------ GIVEN DATA ------

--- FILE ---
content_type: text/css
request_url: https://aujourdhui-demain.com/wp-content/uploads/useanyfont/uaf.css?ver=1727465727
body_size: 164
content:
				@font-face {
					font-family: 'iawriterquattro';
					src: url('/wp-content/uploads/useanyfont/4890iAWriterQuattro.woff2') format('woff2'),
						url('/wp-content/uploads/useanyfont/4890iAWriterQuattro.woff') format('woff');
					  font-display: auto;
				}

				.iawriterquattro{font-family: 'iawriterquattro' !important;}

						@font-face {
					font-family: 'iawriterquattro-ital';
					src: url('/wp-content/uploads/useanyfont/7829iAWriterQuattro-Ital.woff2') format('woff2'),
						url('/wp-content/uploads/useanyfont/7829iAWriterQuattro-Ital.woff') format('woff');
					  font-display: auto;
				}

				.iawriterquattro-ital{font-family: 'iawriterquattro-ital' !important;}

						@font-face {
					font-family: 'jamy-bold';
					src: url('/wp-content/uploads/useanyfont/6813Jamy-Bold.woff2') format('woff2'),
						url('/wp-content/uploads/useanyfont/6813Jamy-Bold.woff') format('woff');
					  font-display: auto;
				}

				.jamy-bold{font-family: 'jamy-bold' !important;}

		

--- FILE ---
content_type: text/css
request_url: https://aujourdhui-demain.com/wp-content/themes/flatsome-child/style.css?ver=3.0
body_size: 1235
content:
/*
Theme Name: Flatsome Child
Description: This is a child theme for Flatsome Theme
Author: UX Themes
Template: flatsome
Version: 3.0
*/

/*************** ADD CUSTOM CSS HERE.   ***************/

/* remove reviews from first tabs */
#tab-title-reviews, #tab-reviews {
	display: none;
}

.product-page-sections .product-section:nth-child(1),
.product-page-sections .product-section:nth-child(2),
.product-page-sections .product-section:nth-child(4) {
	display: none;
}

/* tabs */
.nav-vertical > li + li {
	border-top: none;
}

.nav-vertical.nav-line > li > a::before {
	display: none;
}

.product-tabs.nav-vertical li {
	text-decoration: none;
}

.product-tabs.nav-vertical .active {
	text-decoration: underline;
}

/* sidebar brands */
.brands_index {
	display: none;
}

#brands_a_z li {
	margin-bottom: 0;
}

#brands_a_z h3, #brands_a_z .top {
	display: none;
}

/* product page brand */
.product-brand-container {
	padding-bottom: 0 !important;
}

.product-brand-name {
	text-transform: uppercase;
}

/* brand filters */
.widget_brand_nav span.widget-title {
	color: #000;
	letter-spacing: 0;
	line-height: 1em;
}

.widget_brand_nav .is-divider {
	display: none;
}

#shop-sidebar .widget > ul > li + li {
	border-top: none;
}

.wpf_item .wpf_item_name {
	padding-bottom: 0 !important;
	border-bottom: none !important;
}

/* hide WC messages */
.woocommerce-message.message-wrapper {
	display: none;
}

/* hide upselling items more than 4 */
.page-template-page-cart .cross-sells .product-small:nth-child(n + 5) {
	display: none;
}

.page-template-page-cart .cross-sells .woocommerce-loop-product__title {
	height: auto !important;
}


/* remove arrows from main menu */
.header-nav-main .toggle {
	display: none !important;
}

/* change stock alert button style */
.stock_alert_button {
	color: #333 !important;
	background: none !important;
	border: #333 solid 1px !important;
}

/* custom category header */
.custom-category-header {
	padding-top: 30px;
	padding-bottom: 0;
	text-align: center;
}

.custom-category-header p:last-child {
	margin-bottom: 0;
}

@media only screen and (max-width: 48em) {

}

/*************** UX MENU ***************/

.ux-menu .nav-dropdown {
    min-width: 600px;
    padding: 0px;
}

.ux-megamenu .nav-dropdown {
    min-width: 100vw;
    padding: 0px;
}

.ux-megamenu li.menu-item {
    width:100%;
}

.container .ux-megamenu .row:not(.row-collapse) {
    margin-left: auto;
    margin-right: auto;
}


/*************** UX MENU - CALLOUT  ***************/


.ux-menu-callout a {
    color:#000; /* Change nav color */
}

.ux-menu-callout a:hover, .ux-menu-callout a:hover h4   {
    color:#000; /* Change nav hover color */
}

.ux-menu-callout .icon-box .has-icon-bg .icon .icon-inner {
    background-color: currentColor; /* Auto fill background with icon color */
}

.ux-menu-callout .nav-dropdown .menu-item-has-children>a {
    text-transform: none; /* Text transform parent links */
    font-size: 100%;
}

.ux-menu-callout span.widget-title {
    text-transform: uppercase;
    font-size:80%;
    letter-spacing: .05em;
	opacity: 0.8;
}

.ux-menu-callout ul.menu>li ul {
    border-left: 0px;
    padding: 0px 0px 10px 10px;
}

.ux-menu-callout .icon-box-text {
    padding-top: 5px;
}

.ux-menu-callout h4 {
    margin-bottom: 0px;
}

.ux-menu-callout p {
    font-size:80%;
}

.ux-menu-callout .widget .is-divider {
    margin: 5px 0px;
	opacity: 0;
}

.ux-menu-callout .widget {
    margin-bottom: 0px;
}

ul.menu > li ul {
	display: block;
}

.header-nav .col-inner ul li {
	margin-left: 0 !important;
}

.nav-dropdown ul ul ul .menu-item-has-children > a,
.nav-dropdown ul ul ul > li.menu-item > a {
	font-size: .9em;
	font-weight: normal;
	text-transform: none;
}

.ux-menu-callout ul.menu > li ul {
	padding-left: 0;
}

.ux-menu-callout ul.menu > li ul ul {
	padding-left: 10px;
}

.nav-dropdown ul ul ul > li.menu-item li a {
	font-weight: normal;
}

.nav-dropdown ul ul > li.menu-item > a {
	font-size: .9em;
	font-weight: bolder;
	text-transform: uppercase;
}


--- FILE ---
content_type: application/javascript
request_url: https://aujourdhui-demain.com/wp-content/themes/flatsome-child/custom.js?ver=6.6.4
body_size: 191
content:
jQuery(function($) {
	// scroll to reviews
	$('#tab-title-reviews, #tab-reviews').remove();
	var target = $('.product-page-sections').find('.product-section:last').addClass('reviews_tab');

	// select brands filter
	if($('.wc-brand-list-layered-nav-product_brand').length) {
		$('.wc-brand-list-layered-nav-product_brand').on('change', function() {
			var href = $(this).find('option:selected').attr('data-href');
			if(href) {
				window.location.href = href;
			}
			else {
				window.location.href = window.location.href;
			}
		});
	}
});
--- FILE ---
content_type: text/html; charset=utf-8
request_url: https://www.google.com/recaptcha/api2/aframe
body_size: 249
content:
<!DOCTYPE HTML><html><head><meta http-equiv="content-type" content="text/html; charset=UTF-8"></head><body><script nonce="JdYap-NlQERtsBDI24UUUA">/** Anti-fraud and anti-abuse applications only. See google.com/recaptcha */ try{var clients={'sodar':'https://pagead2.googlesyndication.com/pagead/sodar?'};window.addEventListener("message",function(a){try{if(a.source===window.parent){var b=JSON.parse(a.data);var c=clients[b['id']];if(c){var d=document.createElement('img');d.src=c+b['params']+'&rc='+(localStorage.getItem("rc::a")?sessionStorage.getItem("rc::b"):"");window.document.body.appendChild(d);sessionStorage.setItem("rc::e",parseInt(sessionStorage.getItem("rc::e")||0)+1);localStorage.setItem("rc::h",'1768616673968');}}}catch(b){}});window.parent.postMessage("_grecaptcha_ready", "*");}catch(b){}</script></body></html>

------

• [DESCRIPTION OF THE TASK]:
The lines sought are those in the data above that include the string "sections"; copy each one.

• [ANSWER SPACE]:
.product-page-sections .product-section:nth-child(1),
.product-page-sections .product-section:nth-child(2),
.product-page-sections .product-section:nth-child(4) {
	var target = $('.product-page-sections').find('.product-section:last').addClass('reviews_tab');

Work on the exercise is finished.